Heavy short interest is one of the major culprits (38% of KBH’s float is held short). Another factor was the National Association of Realtor’s pending existing home sales for January, which was basically flat from December, but 9% below pending sales from a year earlier.
Most of the recent bad reports have been blamed on poor winter weather in the Northern states. However, there is real concern among realtors and mortgage brokers in the real estate industry that a genuine slow down in the market is occurring, irrespective of the recent weather. Steep layoffs in the mortgage departments of both Bank of America (BAC) and Wells Fargo (WFC) recently are confirming this anxiety.
Articles in the media citing the inability of the Millennial generation to purchase a home are now becoming more commonplace. Negative factors such as job downsizing, little-to-no savings, heavy student loan and other debts are impeding this generation from leaving their parents’ homes. And that’s bad news for homebuilders.
Higher insurance payments or increasing deductibles from the ironically named Affordable Health Care Act also have the real estate industry worried about millennials’ ability to afford down payments and closing costs on home purchases over the next few years.
As a result, investors have been bailing out of homebuilders and increasing their short positions within the last few weeks.

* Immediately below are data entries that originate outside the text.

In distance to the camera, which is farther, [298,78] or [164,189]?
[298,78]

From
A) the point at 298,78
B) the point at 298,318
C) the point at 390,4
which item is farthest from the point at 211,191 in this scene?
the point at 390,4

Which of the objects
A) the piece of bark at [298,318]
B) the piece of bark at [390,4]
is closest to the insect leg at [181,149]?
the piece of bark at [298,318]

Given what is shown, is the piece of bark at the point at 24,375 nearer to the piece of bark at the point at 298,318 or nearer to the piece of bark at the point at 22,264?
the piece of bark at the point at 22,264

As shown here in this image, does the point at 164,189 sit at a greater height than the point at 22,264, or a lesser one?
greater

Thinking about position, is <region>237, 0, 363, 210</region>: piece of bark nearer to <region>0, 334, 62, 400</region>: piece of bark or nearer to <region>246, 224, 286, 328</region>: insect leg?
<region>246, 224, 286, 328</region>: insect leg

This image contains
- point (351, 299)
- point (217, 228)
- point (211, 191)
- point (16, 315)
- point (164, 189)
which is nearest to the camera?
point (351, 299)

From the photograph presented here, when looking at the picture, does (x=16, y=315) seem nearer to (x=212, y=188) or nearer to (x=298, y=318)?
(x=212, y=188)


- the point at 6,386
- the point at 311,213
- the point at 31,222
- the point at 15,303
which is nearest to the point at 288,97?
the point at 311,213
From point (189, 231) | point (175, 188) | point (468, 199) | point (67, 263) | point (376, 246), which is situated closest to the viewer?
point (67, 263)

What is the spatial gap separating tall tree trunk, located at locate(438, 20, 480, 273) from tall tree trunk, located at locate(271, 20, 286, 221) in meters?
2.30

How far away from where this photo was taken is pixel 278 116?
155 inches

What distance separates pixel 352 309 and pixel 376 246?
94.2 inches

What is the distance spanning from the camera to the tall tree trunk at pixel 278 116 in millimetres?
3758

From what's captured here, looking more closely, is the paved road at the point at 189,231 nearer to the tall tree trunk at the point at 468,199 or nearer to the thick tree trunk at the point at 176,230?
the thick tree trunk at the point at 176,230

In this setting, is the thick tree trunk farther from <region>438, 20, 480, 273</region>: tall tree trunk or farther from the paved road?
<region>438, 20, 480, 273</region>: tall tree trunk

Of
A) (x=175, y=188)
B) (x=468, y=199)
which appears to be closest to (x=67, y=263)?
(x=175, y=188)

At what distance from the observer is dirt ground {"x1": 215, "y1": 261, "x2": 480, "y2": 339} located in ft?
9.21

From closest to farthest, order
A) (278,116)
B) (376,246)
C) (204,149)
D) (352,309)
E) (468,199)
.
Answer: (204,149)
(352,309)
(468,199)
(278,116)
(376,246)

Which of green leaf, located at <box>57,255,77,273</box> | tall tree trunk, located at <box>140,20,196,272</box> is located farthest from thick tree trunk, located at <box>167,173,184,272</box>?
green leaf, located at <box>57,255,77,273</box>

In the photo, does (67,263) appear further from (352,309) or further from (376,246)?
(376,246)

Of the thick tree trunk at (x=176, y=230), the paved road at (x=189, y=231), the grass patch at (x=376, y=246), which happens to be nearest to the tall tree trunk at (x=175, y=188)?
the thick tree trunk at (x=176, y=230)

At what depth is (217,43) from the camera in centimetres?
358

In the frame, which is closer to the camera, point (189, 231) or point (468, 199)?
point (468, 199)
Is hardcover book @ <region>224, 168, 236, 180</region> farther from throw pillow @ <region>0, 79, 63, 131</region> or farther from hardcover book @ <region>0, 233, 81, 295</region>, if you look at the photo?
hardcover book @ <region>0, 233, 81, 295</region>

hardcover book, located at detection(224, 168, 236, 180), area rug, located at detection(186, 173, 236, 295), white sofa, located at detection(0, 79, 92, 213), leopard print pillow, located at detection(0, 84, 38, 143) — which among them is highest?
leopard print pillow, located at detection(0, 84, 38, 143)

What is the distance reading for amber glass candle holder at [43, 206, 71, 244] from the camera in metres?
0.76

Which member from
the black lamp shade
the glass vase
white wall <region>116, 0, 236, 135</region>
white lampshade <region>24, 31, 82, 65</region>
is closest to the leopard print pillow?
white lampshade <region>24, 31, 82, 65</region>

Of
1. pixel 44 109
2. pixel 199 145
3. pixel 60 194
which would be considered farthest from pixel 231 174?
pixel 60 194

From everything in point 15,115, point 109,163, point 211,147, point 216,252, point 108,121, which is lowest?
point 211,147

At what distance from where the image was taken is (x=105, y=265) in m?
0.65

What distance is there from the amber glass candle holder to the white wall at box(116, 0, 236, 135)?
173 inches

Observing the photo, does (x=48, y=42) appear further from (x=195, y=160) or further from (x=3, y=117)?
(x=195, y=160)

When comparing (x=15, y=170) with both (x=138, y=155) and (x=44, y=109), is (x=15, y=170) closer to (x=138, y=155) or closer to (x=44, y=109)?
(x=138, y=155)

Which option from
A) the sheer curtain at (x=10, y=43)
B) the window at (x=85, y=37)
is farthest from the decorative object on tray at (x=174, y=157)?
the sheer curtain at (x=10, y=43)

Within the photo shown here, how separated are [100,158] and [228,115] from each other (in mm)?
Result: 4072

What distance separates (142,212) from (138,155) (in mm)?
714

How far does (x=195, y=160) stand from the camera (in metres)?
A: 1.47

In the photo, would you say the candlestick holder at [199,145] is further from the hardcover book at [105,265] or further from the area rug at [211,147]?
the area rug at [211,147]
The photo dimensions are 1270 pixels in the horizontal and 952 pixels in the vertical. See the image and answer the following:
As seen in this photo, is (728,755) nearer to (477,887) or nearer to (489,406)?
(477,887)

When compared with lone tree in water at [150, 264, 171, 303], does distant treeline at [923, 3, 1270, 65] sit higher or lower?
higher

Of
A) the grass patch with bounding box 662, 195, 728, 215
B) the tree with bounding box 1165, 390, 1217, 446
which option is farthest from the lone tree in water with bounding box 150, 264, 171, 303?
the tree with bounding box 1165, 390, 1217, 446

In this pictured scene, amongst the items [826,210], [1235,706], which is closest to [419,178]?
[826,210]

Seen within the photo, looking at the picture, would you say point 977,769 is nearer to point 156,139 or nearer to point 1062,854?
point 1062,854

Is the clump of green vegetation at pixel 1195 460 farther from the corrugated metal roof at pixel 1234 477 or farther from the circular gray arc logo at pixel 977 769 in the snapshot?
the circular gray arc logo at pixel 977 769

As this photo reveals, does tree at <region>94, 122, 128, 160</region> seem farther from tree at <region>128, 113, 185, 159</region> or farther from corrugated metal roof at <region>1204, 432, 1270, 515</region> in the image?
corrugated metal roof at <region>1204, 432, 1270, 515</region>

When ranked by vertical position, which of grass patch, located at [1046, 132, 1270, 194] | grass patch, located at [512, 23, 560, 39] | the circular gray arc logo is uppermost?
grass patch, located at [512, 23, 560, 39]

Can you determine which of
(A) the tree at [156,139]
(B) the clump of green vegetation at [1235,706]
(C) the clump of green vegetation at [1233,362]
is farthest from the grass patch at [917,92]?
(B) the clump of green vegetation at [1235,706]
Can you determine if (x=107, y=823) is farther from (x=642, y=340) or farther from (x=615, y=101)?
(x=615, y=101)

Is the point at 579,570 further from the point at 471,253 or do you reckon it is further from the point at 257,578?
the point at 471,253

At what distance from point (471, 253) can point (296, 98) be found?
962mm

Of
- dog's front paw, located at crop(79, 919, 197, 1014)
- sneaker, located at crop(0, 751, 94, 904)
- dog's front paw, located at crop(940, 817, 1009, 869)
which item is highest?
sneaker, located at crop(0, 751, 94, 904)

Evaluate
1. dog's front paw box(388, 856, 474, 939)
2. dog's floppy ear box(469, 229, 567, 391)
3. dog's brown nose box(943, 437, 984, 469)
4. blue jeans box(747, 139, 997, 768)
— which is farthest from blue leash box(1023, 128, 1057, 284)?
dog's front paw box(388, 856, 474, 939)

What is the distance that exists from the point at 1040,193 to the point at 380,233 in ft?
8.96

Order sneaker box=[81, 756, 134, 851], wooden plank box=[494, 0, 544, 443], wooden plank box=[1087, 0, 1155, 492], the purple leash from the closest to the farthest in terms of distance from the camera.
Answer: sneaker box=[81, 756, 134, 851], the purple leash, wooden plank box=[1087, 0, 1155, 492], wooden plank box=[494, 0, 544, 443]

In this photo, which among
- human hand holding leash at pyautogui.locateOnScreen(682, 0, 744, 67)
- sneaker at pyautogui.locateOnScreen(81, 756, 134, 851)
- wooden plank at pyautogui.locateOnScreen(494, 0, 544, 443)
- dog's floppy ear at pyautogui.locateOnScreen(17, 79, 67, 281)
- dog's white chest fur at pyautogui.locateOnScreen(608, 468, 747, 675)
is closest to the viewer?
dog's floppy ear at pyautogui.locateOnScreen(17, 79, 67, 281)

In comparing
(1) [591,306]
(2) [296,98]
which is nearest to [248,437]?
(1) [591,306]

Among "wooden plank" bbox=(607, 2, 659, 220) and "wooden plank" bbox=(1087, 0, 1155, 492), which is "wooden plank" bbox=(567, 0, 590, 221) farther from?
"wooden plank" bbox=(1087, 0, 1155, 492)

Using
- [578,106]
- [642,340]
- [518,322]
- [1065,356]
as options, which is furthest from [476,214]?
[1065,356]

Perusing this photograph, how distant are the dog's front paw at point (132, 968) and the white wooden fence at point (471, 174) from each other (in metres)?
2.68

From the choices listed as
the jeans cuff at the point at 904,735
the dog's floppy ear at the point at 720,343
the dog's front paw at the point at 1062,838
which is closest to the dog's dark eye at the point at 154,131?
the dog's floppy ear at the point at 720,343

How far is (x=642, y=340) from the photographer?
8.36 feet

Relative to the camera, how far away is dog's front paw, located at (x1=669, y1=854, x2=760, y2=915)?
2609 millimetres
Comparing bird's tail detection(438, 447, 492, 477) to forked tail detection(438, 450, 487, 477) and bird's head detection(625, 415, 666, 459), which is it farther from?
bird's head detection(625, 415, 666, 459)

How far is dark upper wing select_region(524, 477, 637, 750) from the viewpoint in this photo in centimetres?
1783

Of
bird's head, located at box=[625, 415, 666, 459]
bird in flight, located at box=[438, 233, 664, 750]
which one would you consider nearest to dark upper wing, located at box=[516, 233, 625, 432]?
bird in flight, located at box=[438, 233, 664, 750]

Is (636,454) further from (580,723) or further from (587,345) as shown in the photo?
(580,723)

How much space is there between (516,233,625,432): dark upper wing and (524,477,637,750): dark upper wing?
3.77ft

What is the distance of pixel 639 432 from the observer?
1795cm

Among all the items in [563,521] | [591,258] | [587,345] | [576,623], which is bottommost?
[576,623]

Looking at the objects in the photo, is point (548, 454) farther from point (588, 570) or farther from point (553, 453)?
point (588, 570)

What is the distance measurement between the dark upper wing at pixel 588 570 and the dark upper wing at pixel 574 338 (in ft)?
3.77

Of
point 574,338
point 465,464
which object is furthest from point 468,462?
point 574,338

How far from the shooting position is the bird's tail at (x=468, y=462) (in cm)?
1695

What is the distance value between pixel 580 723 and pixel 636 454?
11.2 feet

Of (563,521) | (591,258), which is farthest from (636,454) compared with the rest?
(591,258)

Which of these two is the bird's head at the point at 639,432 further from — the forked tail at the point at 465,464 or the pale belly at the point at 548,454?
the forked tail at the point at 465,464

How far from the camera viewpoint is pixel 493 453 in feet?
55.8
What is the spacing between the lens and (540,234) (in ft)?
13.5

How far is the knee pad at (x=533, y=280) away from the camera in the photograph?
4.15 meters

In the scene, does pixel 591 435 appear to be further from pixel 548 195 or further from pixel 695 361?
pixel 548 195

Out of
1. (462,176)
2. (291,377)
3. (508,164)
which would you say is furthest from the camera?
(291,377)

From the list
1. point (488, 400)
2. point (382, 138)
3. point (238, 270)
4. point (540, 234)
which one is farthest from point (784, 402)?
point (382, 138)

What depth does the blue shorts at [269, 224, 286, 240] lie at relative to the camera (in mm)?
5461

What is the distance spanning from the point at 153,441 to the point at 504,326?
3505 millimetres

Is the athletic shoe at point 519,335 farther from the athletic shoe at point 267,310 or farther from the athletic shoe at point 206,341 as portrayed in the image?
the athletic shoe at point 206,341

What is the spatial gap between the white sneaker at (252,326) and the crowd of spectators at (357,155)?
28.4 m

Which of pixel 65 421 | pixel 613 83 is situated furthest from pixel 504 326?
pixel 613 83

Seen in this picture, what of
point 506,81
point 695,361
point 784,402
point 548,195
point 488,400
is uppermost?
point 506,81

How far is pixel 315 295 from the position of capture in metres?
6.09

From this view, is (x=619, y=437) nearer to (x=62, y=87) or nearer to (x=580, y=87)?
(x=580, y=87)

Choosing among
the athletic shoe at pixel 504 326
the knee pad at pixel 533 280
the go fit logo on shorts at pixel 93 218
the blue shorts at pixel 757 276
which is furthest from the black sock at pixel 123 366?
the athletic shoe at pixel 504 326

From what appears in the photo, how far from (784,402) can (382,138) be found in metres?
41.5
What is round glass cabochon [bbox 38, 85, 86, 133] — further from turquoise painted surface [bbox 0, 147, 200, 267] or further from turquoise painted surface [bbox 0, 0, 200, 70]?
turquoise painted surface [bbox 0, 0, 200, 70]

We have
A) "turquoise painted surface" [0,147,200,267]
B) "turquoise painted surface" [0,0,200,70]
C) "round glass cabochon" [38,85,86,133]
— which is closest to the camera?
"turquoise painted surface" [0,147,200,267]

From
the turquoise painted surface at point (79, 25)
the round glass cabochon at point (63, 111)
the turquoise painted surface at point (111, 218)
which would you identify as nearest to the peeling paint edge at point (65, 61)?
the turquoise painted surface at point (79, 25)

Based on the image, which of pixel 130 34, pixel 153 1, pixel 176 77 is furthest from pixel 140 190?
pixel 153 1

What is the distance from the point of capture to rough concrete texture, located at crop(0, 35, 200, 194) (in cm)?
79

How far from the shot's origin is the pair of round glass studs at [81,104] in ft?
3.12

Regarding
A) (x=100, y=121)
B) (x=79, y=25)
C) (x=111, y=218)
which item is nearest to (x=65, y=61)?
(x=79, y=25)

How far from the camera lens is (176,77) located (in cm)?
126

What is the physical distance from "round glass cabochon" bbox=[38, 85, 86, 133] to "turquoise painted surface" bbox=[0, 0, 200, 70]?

But is this pullback a buying opportunity, or the beginning of a larger decline? I believe that with the presently oversold condition of these stocks, we will soon see a brief retracement of some of the losses, but it is doubtful that homebuilders will return to their previous highs.
Therefore, homebuilders have now become a trading sector, rather than a long-term investment until things improve in the industry. However, there is one exception. Toll Brothers (TOL) is showing strong relative strength within the homebuilder sector right now.
But even this company, which specializes in “step-up” homes for higher-income earners, could face major difficulties down the road if there are fewer first-time buyers to purchase homes.
My recommendation for long-term investors is to continue to avoid homebuilders. But short-term swing traders may want to consider buying calls or selling puts in anticipation of a short-term bounce. I certainly don’t see this as the pause that refreshes for homebuilders, and I’m not looking for any lambs or bulls to come out of hiding any time soon.
As of this writing, Ethan Roberts did not hold a position in any of the aforementioned securities.